[BUG] Checkpointing Causes Memory Crashes On Large Systems
Closed this issue · 1 comments
Describe the bug
Currently streaming to serialized checkpoint (.s3
) files causes crashes when doing FEP on large systems due to the machine running out of memory. For example, this particular system of around 770 residues causes memory crashes on a 32GB RAM machine after around 1ns of dynamics when the frame saving frequency is 100ps
. The memory usage of the SOMD2 process can also be seen to steadily climb as the simulation progresses. While it is possible to circumvent this issue by either severely decreasing the frame saving frequency or disabling checkpointing entirely, neither serve as a good long term solution to the problem.
To reproduce
Extract the provided tar.gz
file and run the SOMD2 input file with:
somd2 perturbablemin_system.bss --timestep 1fs --cutoff-type rf --equilibration-timestep 1fs --equilibration-time 500ps --checkpoint-frequency 500ps --frame-frequency 100ps
Given the timestep used and the size of the system, it might take awhile to run the FEP simulation to the point where it crashes. Also I believe running this on multiple GPUs at once is more problematic than just a single one, since with multiple GPU runs there will be multiple trajectories being stored in the memory at a given time.
Input files
Environment information:
SOMD2 version: 0.1.dev266+ge2e7a97
Sire version: 2024.1.0.dev+d971cfd
Thanks @akalpokas.

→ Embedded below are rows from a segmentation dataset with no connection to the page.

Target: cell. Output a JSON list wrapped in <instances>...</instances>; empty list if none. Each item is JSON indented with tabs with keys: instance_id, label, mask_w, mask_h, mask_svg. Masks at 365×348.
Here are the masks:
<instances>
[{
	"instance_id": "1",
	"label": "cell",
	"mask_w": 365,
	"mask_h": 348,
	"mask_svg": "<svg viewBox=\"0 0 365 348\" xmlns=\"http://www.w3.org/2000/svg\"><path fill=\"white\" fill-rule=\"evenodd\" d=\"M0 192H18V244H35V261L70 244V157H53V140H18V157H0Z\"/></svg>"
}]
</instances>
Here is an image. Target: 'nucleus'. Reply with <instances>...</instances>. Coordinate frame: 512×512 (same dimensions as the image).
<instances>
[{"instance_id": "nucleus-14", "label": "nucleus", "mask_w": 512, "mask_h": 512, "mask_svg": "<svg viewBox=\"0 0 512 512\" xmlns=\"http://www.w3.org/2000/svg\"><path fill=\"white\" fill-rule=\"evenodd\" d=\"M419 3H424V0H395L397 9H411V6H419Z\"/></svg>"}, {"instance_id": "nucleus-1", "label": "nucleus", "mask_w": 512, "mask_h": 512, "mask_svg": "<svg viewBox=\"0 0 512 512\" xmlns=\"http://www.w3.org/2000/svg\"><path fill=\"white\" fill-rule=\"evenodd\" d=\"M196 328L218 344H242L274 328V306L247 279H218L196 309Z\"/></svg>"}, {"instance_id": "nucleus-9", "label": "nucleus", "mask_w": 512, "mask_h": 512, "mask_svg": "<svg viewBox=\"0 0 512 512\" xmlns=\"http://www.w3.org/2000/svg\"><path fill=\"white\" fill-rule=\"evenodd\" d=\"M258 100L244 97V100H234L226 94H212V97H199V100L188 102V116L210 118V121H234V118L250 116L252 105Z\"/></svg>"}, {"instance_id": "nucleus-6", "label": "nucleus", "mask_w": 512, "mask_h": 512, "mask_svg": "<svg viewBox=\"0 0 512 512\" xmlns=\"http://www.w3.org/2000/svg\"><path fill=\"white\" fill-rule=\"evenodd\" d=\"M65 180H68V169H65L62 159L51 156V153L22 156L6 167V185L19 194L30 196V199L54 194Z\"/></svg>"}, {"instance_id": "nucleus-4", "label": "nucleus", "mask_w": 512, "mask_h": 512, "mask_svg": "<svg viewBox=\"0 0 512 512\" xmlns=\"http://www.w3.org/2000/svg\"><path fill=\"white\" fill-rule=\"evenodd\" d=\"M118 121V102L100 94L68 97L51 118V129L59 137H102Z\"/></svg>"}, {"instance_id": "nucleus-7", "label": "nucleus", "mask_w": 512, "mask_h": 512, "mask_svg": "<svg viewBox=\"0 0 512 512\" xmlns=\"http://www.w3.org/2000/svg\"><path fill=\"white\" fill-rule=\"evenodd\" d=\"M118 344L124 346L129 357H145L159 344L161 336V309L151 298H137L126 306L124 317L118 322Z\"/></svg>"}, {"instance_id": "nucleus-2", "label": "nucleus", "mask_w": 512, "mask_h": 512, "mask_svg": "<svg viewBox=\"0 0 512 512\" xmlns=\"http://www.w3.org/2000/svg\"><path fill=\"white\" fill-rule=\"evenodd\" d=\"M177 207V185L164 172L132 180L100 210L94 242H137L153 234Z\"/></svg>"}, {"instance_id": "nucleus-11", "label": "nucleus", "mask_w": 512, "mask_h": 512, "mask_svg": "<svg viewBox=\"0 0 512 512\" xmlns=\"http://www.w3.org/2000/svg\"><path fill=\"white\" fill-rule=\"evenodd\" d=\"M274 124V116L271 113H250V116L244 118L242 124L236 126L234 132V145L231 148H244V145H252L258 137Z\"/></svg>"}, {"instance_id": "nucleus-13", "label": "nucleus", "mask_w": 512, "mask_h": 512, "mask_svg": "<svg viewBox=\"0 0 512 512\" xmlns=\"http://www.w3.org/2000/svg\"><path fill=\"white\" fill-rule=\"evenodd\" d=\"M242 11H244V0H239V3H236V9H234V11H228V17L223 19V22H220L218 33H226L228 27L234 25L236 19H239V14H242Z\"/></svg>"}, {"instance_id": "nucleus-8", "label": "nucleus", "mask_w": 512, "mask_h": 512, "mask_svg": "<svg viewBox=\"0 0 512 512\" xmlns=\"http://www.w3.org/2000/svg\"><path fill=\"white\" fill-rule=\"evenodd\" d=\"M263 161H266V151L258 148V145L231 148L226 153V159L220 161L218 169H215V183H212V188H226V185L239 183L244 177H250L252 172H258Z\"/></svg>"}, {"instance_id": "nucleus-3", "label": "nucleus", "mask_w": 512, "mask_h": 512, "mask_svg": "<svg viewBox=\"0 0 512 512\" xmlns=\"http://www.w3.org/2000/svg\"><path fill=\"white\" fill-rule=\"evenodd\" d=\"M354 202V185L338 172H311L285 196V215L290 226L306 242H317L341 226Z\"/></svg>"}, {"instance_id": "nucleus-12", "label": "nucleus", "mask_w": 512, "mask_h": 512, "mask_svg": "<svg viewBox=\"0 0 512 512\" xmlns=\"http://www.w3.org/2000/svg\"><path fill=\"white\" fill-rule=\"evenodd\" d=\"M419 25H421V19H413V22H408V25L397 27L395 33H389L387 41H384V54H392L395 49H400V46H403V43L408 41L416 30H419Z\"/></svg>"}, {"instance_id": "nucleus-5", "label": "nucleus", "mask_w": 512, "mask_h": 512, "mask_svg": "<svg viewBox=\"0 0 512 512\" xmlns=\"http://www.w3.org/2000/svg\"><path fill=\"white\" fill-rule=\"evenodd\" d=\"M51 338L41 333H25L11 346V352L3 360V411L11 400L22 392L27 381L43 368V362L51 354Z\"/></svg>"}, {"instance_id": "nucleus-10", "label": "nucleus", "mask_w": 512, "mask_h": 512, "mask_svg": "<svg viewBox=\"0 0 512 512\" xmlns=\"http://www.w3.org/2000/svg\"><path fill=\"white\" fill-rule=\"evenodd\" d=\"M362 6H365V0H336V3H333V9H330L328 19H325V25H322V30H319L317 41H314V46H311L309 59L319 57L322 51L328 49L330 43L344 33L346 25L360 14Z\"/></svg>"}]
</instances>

I've tried writing the trajectory at each checkpoint, then using system.delete_all_frames()
to clear the buffer. However, this simply overwrites the trajectory each time with the frames between checkpoints, rather than appending new frames to the existing trajectory file. Perhaps there is another way to flush the memory. I've also had a look at the DCD
and DCDFile
classes in sire, but don't see an obvious way to append frames to an existing file.